Fear Factory, c’est une histoire particulière. Celle d’un groupe qui “aurait pu”, et qui au final a succombé dans cette lutte entre l’homme et la machine dont il a fait son leitmotiv pendant près de 30 ans. Aggression Continuum, dixième album des Américains, nourrit donc une certaine frustration.
Soyons bien clairs : en aucun cas, Aggression Continuum n’est un mauvais album. N’importe quel fan de Fear Factory saura y trouver de quoi le contenter. Après tout, quand on a le statut de pionnier du metal industriel, on peut difficilement faire moins bien que ceux qui ont suivi. Fear Factory a donc survécu, tant bien que mal, aux épreuves judiciaires, et réussi à délivrer un album qui aurait dû voir le jour depuis des années déjà. On est pourtant loin d’une happy end. Dino Cazares a dû se ruiner pour obtenir les droits sur le nom du groupe, et Burton C. Bell, lassé par les affrontements entre ex-membres, a fini par jeter l’éponge et quitter la formation. Chacun a donné sa version des faits. Dans cette situation, difficile d’apprécier l’album sans soupirer devant tant de gâchis.
Si personne n’a attendu Aggression Continuum pour savoir que le duo Bell/Cazares est la force derrière Fear Factory, le dernier acte du duo porte les stigmates de sa création mouvementée. Les orchestrations, la production, tout est presque trop propre. Bien sûr, Fear Factory nous a habitué à des albums au son massif, du vénéré Demanufacture au plus récent Genexus, dont on retrouve ici certains aspects. Les guitares sont lourdes et saccadées, les riffs mitraillent au rythme des blasts chirurgicaux de Mike Heller sur des morceaux casse-vertèbres. Et surtout, Burton rappelle qu’il est l’un des chanteurs les plus sous-estimés de la scène metal, avec cette alternance chant clair/chant hurlé (et quel hurlement !) qui a influencé bien des pontes du genre, de Rob Flynn à Devin Townsend. Une raison de plus de regretter son départ.

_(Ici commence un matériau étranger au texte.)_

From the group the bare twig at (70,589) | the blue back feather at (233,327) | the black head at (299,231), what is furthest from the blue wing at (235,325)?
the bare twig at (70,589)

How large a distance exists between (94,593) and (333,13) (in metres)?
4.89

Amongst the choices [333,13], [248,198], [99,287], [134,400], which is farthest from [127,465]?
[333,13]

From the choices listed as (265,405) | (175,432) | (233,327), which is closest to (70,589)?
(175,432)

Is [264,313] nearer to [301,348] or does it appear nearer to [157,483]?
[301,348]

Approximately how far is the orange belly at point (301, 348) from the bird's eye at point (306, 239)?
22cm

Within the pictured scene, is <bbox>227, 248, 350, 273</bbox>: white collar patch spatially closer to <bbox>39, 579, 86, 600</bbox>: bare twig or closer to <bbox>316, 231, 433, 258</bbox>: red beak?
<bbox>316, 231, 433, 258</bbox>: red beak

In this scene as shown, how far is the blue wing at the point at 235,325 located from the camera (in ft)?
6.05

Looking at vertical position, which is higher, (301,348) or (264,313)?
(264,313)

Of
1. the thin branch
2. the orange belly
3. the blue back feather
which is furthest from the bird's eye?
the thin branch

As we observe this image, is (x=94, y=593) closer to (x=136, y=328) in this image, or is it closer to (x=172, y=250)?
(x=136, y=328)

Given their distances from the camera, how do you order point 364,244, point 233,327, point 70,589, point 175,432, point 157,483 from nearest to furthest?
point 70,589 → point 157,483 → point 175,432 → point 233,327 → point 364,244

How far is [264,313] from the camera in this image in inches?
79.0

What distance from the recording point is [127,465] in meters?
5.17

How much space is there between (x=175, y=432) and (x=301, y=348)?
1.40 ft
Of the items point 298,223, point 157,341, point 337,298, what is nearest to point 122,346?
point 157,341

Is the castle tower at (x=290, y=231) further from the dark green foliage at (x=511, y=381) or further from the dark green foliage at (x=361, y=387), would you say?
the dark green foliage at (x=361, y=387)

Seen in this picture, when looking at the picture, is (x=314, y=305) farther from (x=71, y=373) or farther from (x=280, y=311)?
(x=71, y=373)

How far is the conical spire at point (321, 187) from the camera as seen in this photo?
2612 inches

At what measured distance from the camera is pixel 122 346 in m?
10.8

Dixième album, dix pistes. L’album se tient de bout en bout, constant et mécanique, dans une rigueur toute industrielle. Pas de morceau plus faible ou plus fort que d’autres, même si chacun trouvera ses pistes favorites. Par certains côtés, on peut regretter le manque de prise de risque artistique. Les petites pointes intéressantes ne retiennent pas l’attention assez longtemps, comme sur Collapse qui lorgne ouvertement du côté de Meshuggah, ou Monolith qui n’aurait pas fait tache sur le dernier Lacuna Coil. Là encore, on peut s’interroger sur ce qu’aurait pu être l’album si l’ambiance avait été meilleure. Au moins, on retrouve l’éternel combat entre l’homme et la machine, avec un double sens de lecture presque trop évident. Comment ne pas voir derrière le masque lorsque Burton répète à plein poumons “no regrets, follow your own way” (Disruptor), “no more will I be a victim” (Aggression Continuum), ou “I hate everything” (Fuel Injected Suicide Machine) ?
Le changement le plus marquant concerne la dernière piste. Souvent, le groupe clôt un album par un morceau plus calme, comme sur Genexus avec le magnifique Expiration Date – qui, pour le coup, aurait pu être le morceau parfait pour signer la fin de carrière de Burton au sein du groupe. End Of Line a bien un passage plus calme en milieu de morceau, mais reste globalement énervé. Il s’achève sur une citation tirée d’une œuvre de science-fiction, à savoir Dune : “I must not fear. Fear is the mindkiller. When the fear is gone, only I remain.” Encore une fois, chacun interprètera le choix de cette phrase à sa façon.
Quel que soit le parti que l’on prend dans la discorde entre Bell et Cazares, on ne pourra nier que ce dernier a été beau joueur, puisqu’il a conservé les parties vocales de son ancien chanteur plutôt que de faire appel à un remplaçant. Ou bien peut-être avait-il pressenti que les fans prendraient mal le fait d’ignorer la dernière prestation de Burton. Il faudra bien, hélas, trouver quelqu’un à la hauteur du bonhomme, car il n’aura pas l’occasion de défendre cet album sur scène. Une tâche qui s’annonce ardue pour Dino, tant Burton a tout laissé sur ce dernier album ; et une pilule bien dure à avaler pour les fans.
Il est rageant qu’après trois décennies, Fear Factory ne soit pas récompensé à la hauteur de sa contribution artistique. Un bon album est acceptable en cours de carrière, pas pour fermer un tel chapitre. La machine a gagné pour cette fois ; gageons que la résistance se mette en place dans un avenir proche, pour maintenir l’héritage laissé par le groupe, soit par lui-même, soit par les formations prometteuses qui s’évertuent déjà à perpétuer une certaine idée du metal industriel.